___ Records for processing ___
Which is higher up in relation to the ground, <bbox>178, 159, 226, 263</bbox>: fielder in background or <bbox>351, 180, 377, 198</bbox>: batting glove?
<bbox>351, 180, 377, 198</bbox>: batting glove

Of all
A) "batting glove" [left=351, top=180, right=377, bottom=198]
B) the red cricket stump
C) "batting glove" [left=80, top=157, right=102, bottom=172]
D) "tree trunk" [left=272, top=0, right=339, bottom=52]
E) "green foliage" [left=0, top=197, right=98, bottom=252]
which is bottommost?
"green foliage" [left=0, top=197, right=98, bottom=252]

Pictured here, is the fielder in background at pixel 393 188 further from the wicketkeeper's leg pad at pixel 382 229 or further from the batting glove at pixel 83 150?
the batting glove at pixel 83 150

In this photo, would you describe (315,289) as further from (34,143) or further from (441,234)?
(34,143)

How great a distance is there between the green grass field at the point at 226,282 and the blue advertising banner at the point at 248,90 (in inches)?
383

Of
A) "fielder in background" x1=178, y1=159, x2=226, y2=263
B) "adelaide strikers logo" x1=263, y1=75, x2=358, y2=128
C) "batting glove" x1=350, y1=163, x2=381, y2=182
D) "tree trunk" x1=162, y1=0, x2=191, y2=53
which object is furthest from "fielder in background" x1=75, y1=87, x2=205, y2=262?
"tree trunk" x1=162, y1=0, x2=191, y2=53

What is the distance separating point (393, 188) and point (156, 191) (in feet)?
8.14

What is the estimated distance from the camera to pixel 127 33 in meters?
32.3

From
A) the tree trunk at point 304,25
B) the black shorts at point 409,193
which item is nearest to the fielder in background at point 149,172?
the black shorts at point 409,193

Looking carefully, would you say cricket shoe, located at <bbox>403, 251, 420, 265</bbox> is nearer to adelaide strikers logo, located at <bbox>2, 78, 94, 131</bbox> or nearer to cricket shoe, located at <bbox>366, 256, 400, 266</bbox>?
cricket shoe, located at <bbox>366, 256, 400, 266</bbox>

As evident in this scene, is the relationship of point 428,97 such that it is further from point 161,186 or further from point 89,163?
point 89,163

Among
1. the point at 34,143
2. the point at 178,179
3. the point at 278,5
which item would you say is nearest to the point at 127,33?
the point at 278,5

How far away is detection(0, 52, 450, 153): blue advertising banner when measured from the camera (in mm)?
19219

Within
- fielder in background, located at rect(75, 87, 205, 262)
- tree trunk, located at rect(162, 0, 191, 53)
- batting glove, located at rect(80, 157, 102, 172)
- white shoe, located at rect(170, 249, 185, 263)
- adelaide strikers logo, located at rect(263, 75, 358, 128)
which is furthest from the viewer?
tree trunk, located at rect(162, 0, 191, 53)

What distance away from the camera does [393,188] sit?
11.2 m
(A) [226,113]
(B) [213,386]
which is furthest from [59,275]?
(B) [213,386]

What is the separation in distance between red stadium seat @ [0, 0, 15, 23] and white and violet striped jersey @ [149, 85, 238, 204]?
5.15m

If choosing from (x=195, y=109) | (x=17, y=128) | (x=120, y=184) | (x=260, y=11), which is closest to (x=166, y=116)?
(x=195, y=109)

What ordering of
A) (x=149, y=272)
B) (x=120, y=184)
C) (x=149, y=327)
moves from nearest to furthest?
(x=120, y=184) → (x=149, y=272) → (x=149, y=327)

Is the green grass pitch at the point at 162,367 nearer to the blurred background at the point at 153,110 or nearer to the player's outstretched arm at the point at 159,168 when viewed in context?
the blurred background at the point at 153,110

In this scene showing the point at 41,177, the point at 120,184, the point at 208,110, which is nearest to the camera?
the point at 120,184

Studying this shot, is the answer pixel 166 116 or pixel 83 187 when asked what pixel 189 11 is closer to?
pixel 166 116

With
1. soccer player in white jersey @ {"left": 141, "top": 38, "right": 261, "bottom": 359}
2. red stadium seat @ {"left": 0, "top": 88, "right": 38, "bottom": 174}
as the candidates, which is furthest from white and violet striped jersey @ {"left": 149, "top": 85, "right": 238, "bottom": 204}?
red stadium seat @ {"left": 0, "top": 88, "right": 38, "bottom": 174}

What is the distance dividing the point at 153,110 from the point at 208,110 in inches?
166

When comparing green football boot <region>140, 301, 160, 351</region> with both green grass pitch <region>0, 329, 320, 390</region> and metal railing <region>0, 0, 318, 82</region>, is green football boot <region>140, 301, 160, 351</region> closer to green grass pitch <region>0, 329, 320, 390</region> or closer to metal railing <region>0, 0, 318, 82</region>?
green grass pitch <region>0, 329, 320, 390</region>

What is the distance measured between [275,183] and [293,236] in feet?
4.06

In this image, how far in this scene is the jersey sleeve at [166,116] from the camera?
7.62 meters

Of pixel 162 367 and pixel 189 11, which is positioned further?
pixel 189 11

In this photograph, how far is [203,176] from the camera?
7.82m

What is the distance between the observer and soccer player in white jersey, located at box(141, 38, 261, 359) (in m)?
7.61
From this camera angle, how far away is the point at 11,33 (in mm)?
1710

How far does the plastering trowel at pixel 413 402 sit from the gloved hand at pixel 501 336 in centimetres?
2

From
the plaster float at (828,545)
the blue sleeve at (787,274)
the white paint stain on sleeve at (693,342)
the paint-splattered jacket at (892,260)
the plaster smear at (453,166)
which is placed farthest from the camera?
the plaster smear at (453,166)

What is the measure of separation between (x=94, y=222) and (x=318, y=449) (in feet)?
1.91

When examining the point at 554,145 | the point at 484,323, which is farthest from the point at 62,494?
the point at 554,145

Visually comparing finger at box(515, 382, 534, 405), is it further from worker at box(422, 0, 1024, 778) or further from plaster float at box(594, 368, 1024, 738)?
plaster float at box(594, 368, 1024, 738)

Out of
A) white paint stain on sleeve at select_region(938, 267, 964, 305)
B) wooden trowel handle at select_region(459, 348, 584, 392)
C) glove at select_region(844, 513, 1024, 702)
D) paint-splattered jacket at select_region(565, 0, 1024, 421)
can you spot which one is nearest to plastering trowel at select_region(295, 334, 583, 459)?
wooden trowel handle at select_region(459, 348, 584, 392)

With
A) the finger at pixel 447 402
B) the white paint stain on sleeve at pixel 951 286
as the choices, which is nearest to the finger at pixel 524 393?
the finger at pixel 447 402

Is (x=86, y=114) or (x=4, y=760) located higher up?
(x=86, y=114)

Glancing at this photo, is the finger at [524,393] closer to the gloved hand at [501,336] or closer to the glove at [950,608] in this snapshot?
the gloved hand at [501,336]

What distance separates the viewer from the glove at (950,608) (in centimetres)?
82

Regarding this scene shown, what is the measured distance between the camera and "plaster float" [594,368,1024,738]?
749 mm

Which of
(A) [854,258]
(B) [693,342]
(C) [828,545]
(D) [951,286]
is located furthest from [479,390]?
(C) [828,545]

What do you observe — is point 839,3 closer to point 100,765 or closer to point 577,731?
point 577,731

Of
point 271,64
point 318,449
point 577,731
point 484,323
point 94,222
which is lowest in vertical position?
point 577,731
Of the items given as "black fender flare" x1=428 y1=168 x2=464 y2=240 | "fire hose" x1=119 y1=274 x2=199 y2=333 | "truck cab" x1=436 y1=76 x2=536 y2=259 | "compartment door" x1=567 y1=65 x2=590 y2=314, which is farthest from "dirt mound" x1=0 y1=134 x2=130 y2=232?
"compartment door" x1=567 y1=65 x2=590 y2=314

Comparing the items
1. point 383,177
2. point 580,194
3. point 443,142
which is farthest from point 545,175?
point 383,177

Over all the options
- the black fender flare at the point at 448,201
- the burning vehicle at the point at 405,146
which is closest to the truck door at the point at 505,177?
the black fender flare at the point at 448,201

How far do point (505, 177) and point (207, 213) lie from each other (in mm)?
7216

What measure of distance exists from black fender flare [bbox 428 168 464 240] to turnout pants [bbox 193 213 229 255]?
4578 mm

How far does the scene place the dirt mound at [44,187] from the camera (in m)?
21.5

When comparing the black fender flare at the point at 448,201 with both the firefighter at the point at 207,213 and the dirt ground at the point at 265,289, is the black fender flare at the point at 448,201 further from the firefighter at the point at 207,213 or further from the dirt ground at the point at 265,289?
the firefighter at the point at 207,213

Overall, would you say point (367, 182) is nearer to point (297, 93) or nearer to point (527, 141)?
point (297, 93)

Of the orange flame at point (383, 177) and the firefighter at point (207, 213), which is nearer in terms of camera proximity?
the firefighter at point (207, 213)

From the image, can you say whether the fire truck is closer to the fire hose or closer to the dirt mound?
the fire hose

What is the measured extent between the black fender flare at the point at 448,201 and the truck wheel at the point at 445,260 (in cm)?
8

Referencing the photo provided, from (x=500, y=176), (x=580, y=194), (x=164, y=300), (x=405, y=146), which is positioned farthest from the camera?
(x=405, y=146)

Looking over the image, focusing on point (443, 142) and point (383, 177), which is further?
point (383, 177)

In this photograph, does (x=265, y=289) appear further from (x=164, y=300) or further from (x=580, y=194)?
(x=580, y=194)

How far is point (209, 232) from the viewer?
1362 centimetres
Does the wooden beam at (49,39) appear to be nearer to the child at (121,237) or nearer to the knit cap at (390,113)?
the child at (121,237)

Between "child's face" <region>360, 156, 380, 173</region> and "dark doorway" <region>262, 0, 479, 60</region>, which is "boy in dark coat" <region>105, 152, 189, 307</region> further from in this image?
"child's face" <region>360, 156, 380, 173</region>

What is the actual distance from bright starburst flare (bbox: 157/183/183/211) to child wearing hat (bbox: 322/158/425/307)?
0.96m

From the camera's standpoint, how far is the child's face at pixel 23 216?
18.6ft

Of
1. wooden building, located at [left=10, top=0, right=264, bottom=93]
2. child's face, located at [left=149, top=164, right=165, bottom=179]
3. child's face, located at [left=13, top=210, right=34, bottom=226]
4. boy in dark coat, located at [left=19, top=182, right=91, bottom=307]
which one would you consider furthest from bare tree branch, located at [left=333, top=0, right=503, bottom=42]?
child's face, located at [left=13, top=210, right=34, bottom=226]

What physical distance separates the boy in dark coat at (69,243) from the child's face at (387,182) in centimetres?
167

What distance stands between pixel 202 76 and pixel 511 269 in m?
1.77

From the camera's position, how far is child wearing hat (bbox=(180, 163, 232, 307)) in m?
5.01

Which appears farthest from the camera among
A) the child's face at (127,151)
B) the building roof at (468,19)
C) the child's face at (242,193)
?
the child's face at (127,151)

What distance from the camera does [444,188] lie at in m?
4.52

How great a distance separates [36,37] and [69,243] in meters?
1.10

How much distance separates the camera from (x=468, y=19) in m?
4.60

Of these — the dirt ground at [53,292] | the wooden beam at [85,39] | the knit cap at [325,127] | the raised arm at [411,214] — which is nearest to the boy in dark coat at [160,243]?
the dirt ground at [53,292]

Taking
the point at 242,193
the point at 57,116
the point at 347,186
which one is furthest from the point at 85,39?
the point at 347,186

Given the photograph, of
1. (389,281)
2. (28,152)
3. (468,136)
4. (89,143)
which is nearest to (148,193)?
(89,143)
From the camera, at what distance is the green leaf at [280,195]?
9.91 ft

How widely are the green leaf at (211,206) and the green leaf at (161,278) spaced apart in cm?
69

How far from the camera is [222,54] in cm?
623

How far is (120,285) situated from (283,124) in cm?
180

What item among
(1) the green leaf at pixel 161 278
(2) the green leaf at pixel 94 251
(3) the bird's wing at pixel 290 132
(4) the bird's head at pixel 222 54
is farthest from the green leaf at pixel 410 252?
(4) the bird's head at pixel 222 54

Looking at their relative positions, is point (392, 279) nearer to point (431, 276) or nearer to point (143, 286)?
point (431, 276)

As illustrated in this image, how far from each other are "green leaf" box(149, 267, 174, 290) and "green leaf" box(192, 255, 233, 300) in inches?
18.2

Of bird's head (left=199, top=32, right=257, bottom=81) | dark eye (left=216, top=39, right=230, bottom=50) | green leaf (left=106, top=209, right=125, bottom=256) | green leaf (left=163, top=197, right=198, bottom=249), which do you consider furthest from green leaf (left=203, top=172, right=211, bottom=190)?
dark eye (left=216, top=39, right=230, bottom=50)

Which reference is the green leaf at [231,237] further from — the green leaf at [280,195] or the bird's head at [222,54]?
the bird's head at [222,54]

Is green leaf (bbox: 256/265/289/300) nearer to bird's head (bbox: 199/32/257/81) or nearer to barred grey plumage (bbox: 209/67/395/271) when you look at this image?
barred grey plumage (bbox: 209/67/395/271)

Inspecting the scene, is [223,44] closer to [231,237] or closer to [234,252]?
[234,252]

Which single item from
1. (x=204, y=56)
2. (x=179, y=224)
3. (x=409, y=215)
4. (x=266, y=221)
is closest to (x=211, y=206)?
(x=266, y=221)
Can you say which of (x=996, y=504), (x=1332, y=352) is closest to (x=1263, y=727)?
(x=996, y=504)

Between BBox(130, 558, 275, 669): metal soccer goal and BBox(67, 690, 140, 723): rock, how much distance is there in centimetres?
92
___
Copy exactly the line containing "Looking at their" and every line after it, ending with the last line of the records above.

Looking at their relative positions, is point (392, 279) nearer to point (431, 276) or nearer to point (143, 286)?
point (431, 276)

As illustrated in this image, how far from each other are "green leaf" box(149, 267, 174, 290) and "green leaf" box(192, 255, 233, 300) in inches?
18.2

Of bird's head (left=199, top=32, right=257, bottom=81) | dark eye (left=216, top=39, right=230, bottom=50) | green leaf (left=106, top=209, right=125, bottom=256) | green leaf (left=163, top=197, right=198, bottom=249), which do you consider furthest from green leaf (left=203, top=172, right=211, bottom=190)?
dark eye (left=216, top=39, right=230, bottom=50)

Which reference is the green leaf at [231,237] further from — the green leaf at [280,195] or the bird's head at [222,54]?
the bird's head at [222,54]

Is green leaf (bbox: 256/265/289/300) nearer to bird's head (bbox: 199/32/257/81) or nearer to barred grey plumage (bbox: 209/67/395/271) when you look at this image?
barred grey plumage (bbox: 209/67/395/271)

Inspecting the scene, is [223,44] closer to [231,237] or closer to [234,252]?
[234,252]

Which single item from
1. (x=204, y=56)
2. (x=179, y=224)
3. (x=409, y=215)
4. (x=266, y=221)
is closest to (x=211, y=206)?
(x=266, y=221)
Can you say which of (x=996, y=504), (x=1332, y=352) is closest to (x=1263, y=727)?
(x=996, y=504)

Between BBox(130, 558, 275, 669): metal soccer goal and BBox(67, 690, 140, 723): rock, how much distance is there in centimetres?
92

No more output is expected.